The Wooden Leg of Inspector Anders
- First edition
- Author: Marshall Browne
- Language: English
- Series: Inspector Anders
- Genre: Crime novel
- Publisher: Duffy & Snellgrove, Australia
- Publication date: 1999
- Publication place: Australia
- Media type: Print (Paperback)
- Pages: 224
- ISBN: 9781876631154
- Preceded by: The Gilded Cage
- Followed by: The Burnt City

= The Wooden Leg of Inspector Anders =

Book by Marshall Browne

The Wooden Leg of Inspector Anders (1999) is a crime novel by Australian author Marshall Browne. It won the 2000 Ned Kelly Award for Best First Novel.

==Plot summary==

This novel is the first of the author's series of novels about Inspector Anders of the Rome police force.
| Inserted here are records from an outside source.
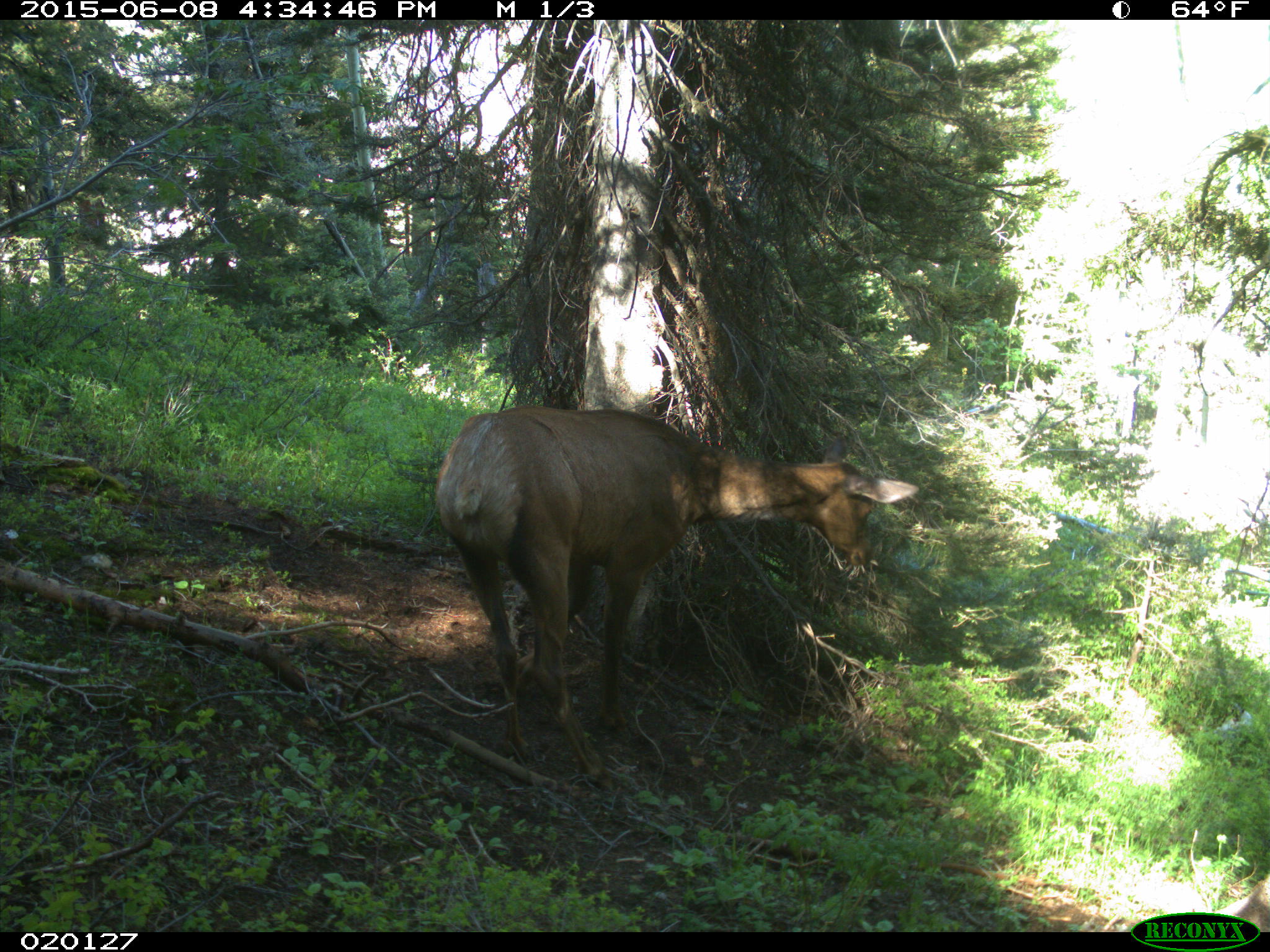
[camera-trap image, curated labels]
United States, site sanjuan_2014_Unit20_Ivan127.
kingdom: Animalia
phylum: Chordata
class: Mammalia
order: Artiodactyla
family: Cervidae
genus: Cervus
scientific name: Cervus elaphus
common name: red deer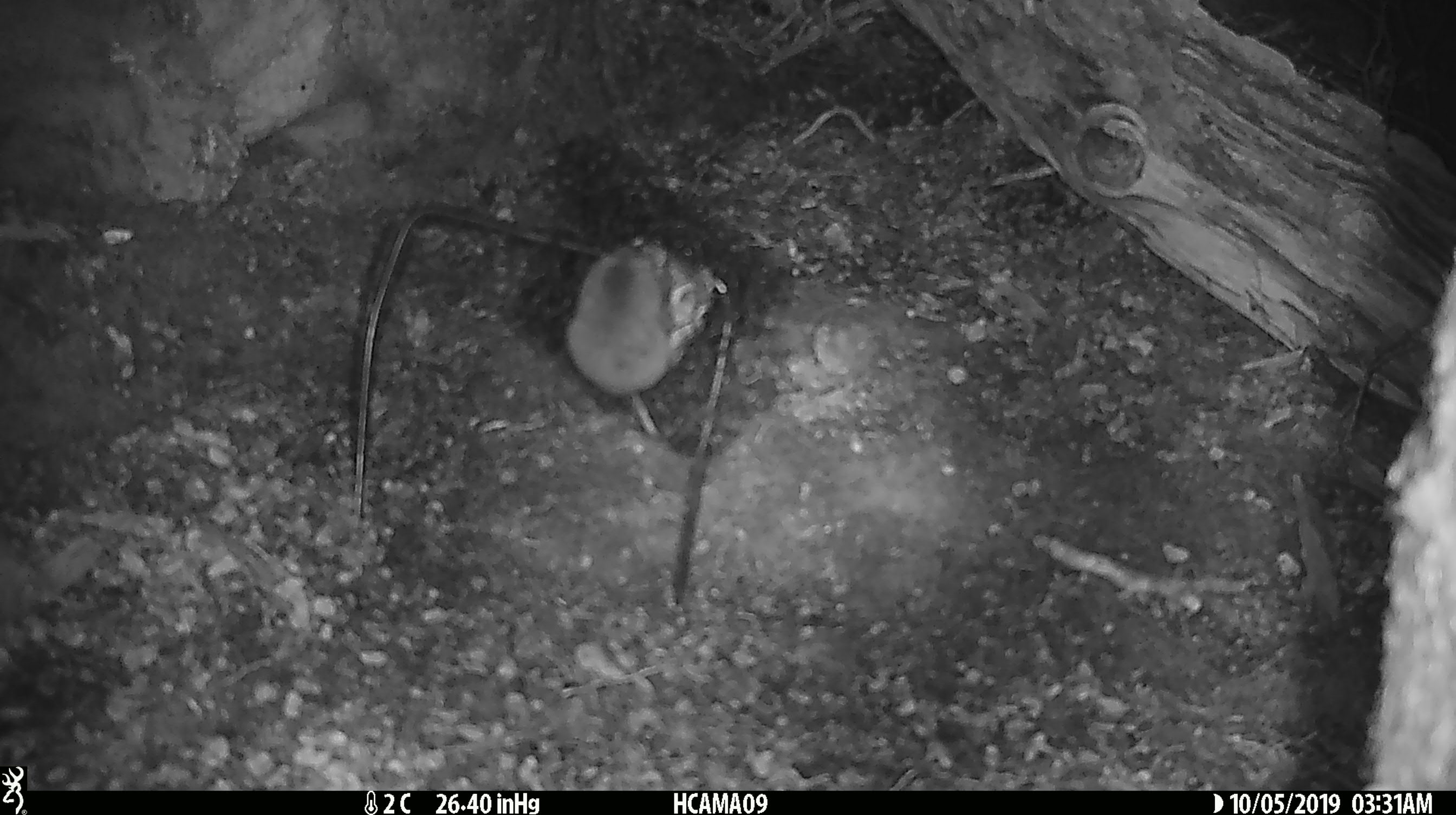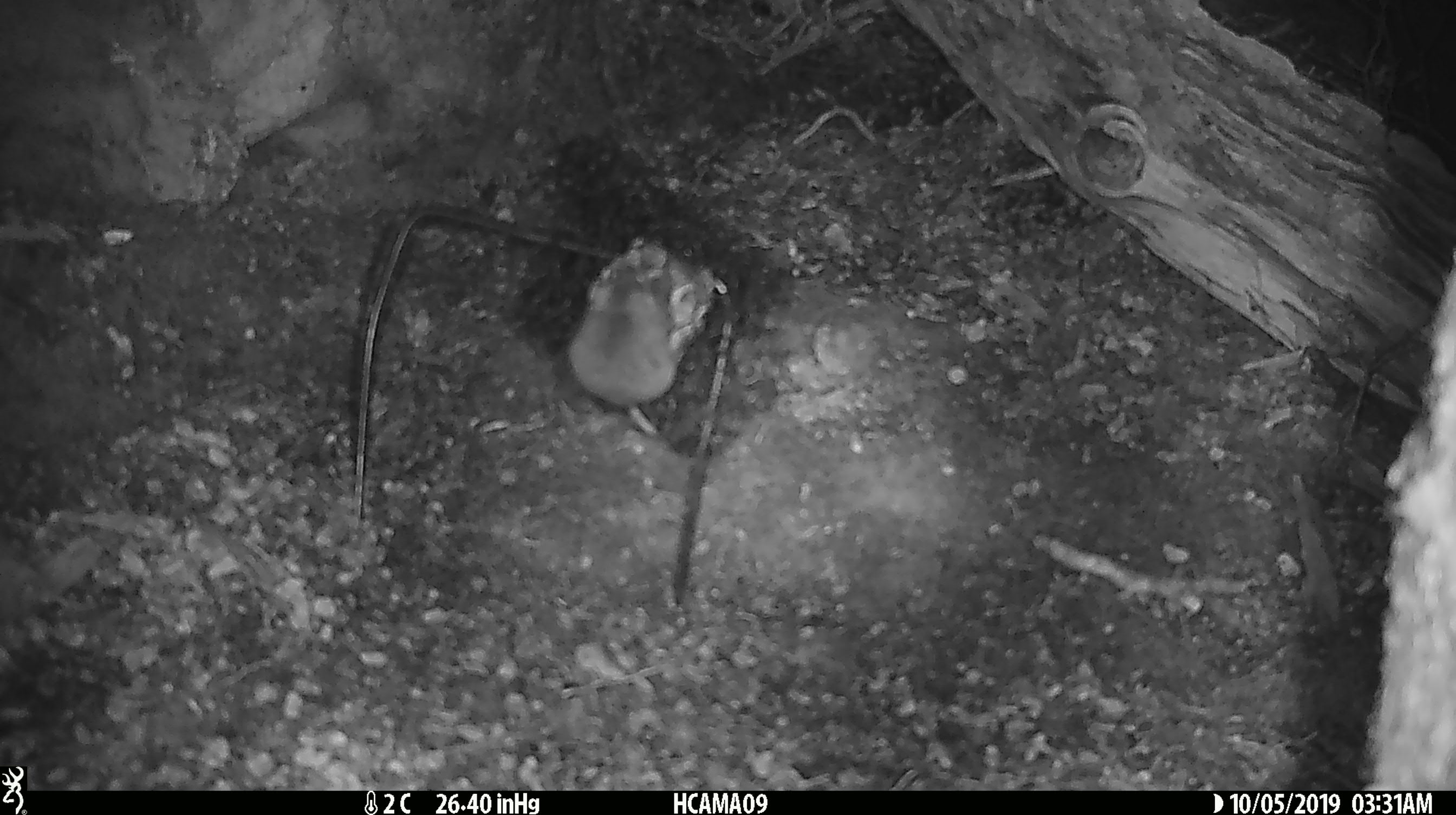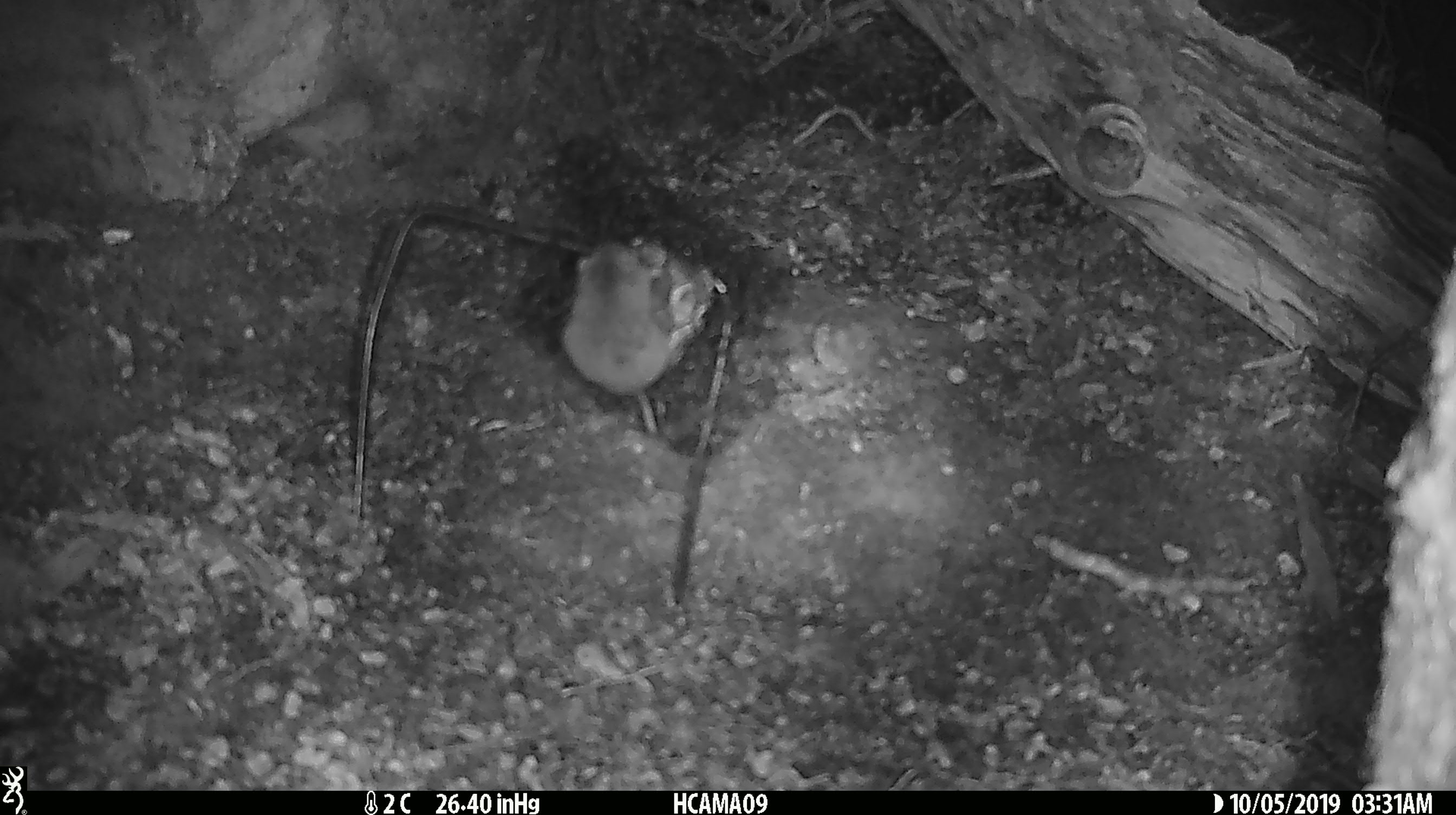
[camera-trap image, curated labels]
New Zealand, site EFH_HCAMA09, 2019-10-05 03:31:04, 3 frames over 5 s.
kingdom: Animalia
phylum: Chordata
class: Mammalia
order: Rodentia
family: Muridae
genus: Mus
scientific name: Mus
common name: mouse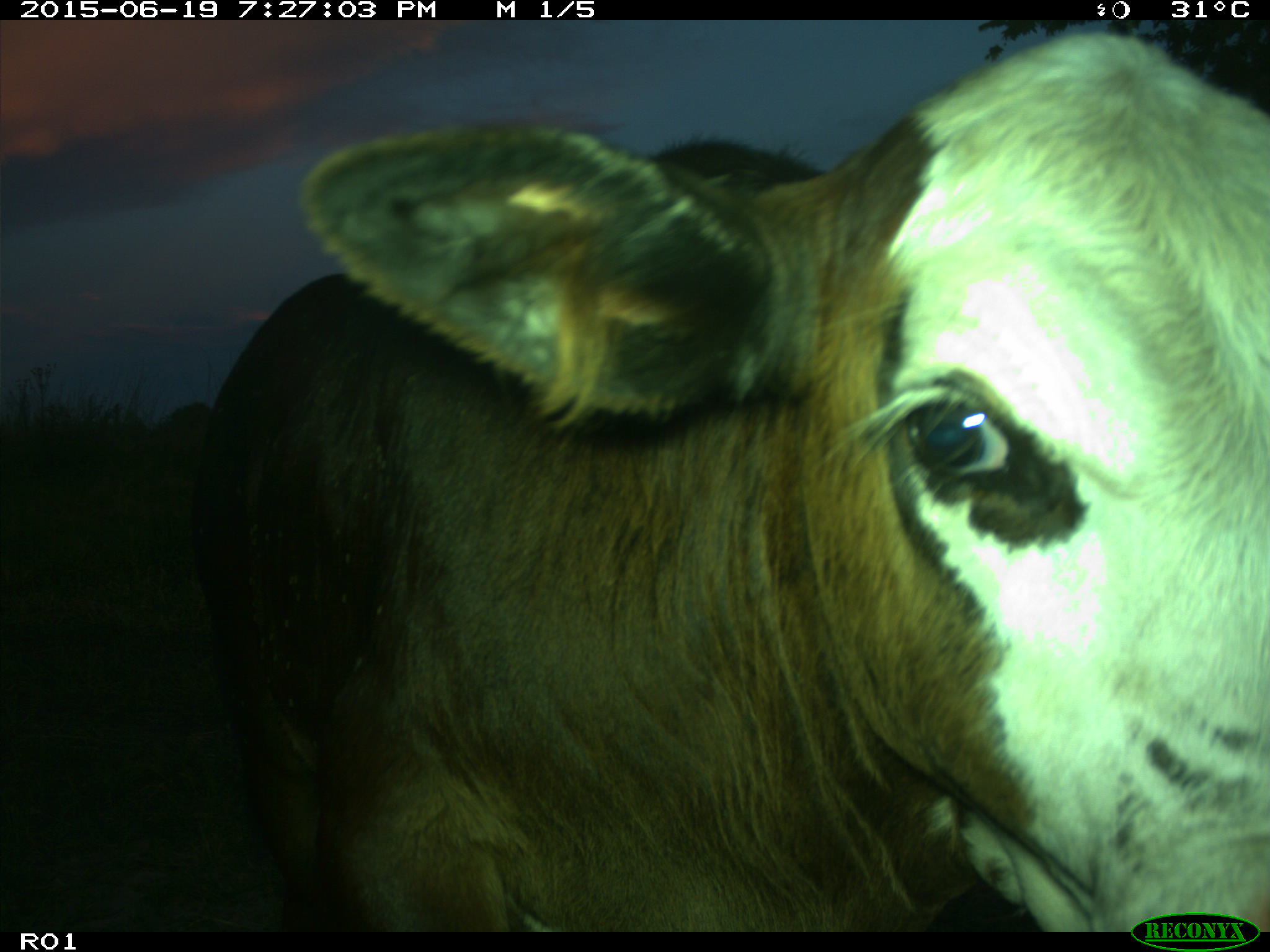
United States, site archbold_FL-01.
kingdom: Animalia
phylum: Chordata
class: Mammalia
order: Artiodactyla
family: Bovidae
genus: Bos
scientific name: Bos taurus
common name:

Ten years before the book begins Anders closed down an anarchist group and lost his leg in the action. Now he has been provided with one last case before his early retirement, an investigation into the murder of a well-respected judge in southern Italy. Anders becomes deeply involved with both the judge's widow and the all-pervading corruption surrounding the investigation as he works towards a conclusion.

==Awards and nominations==

- 2000 winner Ned Kelly Award — Best First Novel
- 2002 shortlisted The Los Angeles Times Book Prize

==Publishing history==

After the novel's initial publication by Duffy & Snellgrove in 1999, it was also published as follows:

- Thomas Dunne Books, 1999, USA

It was later translated into Lithuanian.